Scholarships Honor Family, Support Students

Martha Dee Rausch

Dee Rausch created a lasting legacy at Transylvania University in honor of her grandparents.

Martha Dee Rausch attended Transylvania University for one year in the 1960s before transferring to and graduating from the University of Kentucky. Though her stay at the school was short, she appreciates her connection to Transylvania and has followed its progress with interest.

Last year, she established the Martha Dee Rausch Endowed Scholarship Fund in honor of Grover Cleveland Cox and Delina Center Cox, her paternal grandparents.
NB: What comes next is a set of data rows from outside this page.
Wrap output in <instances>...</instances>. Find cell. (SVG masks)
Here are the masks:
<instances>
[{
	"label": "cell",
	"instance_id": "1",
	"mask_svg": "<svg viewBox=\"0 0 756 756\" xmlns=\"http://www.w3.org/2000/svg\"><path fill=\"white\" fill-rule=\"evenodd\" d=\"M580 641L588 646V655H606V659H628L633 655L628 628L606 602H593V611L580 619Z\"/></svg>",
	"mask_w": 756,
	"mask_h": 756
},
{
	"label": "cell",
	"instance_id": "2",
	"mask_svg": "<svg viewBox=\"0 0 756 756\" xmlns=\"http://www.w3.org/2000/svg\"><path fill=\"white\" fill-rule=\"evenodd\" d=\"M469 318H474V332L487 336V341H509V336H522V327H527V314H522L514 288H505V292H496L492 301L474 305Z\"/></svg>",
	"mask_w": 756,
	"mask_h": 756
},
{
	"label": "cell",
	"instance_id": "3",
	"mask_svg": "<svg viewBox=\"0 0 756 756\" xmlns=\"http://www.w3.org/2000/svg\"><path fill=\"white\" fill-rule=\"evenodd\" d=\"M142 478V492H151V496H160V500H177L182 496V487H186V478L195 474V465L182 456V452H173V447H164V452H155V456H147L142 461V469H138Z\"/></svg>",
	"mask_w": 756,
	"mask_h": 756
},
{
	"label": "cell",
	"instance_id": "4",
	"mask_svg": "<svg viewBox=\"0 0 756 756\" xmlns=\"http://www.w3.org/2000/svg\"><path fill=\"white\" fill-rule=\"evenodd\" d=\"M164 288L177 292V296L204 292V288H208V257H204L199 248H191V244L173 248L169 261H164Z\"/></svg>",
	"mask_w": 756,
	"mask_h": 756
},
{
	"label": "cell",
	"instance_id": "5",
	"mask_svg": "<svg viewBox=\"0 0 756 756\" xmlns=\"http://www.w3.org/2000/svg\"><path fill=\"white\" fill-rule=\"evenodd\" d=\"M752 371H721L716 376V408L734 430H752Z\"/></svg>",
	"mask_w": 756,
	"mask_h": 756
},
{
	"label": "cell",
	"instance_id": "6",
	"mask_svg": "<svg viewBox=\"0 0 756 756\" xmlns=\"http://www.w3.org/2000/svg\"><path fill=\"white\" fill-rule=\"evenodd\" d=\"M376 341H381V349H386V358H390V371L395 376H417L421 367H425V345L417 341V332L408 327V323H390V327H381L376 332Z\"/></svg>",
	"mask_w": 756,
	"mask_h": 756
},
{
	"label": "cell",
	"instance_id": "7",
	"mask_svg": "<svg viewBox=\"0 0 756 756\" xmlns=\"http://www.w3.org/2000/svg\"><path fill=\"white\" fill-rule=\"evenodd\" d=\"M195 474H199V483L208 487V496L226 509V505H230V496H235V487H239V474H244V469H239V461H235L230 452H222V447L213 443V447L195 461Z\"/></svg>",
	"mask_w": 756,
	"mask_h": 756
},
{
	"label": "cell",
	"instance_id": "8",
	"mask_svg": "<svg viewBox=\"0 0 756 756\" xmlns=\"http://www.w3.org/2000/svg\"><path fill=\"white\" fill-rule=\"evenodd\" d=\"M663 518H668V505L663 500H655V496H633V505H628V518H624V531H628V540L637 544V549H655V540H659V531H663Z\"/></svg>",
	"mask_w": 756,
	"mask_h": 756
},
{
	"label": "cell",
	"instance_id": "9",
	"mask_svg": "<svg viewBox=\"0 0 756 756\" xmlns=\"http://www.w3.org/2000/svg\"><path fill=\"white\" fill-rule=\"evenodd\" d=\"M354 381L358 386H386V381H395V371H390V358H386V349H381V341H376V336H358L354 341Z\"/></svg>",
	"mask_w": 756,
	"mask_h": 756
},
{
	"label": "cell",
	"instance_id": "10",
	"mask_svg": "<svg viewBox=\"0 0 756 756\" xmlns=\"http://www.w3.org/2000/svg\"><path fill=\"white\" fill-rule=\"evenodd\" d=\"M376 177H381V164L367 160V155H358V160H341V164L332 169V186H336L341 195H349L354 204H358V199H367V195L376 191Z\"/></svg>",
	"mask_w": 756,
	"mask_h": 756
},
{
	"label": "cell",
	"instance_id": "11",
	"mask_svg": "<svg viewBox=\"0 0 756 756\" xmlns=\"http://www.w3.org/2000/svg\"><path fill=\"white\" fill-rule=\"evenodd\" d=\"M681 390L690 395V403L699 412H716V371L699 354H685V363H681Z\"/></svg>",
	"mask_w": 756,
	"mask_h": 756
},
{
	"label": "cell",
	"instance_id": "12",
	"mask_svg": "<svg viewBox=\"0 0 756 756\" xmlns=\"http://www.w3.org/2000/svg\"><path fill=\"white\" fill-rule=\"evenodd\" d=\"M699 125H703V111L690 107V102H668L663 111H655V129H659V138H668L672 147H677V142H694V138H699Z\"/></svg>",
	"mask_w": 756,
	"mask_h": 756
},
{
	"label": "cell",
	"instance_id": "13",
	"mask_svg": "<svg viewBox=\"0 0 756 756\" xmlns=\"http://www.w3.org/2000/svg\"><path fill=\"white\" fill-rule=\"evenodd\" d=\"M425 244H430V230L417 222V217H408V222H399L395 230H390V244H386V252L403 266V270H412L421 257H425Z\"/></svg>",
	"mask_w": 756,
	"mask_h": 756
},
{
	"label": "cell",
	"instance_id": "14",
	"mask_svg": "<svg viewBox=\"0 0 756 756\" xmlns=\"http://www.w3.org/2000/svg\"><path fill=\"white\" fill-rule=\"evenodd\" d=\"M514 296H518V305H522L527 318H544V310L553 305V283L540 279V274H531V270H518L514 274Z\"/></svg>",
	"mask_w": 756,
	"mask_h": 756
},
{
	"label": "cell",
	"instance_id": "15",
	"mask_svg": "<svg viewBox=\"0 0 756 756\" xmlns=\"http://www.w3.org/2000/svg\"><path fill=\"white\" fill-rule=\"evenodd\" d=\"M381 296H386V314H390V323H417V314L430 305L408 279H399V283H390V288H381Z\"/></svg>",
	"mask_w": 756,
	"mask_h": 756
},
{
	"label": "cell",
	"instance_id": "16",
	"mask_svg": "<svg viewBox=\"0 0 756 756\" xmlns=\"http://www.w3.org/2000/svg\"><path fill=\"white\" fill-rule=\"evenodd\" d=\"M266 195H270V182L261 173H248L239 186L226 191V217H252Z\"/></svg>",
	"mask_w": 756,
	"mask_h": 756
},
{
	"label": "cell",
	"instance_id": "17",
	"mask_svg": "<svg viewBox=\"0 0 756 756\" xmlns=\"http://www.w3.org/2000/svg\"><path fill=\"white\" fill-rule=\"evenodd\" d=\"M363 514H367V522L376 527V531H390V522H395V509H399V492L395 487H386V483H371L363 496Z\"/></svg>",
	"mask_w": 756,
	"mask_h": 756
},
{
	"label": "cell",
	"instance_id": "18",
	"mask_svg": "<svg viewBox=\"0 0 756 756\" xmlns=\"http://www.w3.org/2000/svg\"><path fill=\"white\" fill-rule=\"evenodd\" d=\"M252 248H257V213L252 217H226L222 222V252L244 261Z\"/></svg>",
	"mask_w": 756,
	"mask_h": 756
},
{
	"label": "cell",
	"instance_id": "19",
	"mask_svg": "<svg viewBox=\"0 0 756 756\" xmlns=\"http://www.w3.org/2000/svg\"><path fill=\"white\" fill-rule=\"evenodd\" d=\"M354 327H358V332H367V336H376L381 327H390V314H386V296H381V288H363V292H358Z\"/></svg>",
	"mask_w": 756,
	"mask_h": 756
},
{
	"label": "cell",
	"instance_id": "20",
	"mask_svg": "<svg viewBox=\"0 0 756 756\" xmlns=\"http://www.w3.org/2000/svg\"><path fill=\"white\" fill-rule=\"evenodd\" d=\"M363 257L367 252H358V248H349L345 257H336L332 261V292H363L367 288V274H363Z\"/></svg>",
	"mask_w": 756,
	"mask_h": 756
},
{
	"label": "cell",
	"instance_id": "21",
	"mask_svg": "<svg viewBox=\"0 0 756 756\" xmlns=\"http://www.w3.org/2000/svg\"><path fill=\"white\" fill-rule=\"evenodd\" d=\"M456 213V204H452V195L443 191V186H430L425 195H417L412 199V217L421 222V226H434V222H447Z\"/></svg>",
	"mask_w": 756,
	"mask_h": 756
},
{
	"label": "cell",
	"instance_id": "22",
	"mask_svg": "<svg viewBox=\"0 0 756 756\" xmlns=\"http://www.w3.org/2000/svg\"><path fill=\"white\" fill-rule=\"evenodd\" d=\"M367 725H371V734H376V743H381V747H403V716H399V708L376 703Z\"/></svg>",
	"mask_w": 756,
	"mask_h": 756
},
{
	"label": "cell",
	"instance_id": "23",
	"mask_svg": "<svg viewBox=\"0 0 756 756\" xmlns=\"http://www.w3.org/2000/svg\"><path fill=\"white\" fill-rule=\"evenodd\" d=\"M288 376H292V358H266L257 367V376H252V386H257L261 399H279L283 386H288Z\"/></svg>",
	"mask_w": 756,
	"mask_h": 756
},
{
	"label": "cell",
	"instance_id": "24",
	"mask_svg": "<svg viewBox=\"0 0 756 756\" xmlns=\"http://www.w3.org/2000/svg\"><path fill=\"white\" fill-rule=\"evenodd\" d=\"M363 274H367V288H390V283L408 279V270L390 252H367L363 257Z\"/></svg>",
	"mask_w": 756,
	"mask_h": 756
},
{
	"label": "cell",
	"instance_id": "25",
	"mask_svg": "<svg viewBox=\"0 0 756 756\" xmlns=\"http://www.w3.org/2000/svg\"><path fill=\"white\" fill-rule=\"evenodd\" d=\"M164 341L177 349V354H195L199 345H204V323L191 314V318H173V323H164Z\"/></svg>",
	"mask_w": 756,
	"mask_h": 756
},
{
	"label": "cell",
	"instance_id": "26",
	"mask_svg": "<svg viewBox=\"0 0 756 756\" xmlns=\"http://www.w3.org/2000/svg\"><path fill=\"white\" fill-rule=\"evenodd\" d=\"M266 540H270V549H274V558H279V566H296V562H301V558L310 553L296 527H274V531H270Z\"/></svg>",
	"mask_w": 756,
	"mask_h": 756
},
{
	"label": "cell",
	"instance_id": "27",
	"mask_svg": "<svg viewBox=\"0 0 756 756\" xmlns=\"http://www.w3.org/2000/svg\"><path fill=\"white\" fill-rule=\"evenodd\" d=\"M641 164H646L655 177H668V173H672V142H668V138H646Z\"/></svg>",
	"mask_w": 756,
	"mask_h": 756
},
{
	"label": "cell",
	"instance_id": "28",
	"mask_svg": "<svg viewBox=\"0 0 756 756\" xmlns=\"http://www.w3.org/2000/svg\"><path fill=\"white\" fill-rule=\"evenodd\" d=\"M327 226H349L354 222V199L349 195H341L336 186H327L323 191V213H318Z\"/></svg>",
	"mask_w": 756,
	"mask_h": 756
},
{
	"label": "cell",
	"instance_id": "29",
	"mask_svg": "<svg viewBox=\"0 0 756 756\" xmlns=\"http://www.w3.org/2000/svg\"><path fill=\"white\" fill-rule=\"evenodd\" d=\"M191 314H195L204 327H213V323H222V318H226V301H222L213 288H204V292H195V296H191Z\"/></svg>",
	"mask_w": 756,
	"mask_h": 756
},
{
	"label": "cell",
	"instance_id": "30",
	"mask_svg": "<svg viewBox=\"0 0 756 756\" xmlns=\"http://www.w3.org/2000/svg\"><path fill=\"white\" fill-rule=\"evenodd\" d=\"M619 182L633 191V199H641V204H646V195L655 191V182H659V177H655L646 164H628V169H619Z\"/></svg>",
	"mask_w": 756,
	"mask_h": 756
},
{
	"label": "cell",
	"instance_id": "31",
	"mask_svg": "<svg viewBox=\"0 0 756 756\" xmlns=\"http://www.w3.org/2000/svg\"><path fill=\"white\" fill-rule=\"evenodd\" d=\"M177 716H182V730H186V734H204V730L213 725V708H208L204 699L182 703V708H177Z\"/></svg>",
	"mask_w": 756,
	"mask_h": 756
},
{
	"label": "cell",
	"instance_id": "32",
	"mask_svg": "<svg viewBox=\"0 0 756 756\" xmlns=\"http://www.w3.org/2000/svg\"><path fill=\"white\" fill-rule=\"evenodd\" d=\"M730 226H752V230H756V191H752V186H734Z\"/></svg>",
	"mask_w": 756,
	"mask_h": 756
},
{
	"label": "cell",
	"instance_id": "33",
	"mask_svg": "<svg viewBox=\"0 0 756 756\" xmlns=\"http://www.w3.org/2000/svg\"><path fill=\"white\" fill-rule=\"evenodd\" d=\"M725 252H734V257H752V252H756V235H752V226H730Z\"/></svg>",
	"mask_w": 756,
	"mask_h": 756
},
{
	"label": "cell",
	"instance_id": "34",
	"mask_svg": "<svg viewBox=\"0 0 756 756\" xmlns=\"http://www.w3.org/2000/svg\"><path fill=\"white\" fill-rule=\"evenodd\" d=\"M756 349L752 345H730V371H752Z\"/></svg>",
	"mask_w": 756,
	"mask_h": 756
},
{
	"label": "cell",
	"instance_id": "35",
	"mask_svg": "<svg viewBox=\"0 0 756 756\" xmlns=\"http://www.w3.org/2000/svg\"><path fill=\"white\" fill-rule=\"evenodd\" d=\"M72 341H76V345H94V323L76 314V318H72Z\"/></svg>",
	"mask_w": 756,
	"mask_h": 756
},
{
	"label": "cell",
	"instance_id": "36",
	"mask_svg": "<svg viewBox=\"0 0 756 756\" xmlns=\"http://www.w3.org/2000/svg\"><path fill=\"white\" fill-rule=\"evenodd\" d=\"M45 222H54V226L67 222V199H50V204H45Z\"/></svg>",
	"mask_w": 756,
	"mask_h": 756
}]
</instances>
An additional provision for this purpose has been included as a bequest in her estate plan.

A native of Richmond, Kentucky, Dee is now retired from her position as senior associate registrar at Miami University in Oxford, Ohio, and lives in South Carolina with her husband, Lowell. Both greatly value education and spent their careers in higher education administration.

Dee recognized the impact that her grandparents had on her life and wanted to honor them with a scholarship to support students with financial need who came from the Kentucky communities where Dee's family lived—specifically, Madison, Estill and Garrard counties.

"My grandparents passed along a strong work ethic that reached through the generations to me," Dee says. "This scholarship allows me to honor them in a way that will last for a very long time."

Both grandparents were born in Irvine, which is in Estill County. A few years after they married, they bought and managed a general store in Manse, near Paint Lick, which is in Garrard County. The original Dee, short for Delina, was an integral part of the day-to-day operation of the store while tending to three active children. She was also a prolific reader and increased her knowledge well beyond her years of formal schooling.

In the early 1930s, Grover and Dee moved to Richmond, in Madison County, and lived there the rest of their lives. In 1940, G.C. Cox & Sons was formed as a family partnership and was the beginning of a very diverse business that included a gasoline and oil distributorship, a bulk gasoline storage plant, and leased gasoline stations and other rental properties. Grover served a term as mayor of Richmond. He was also an elder in the First Christian Church (Disciples of Christ) and an active member of the Rotary Club.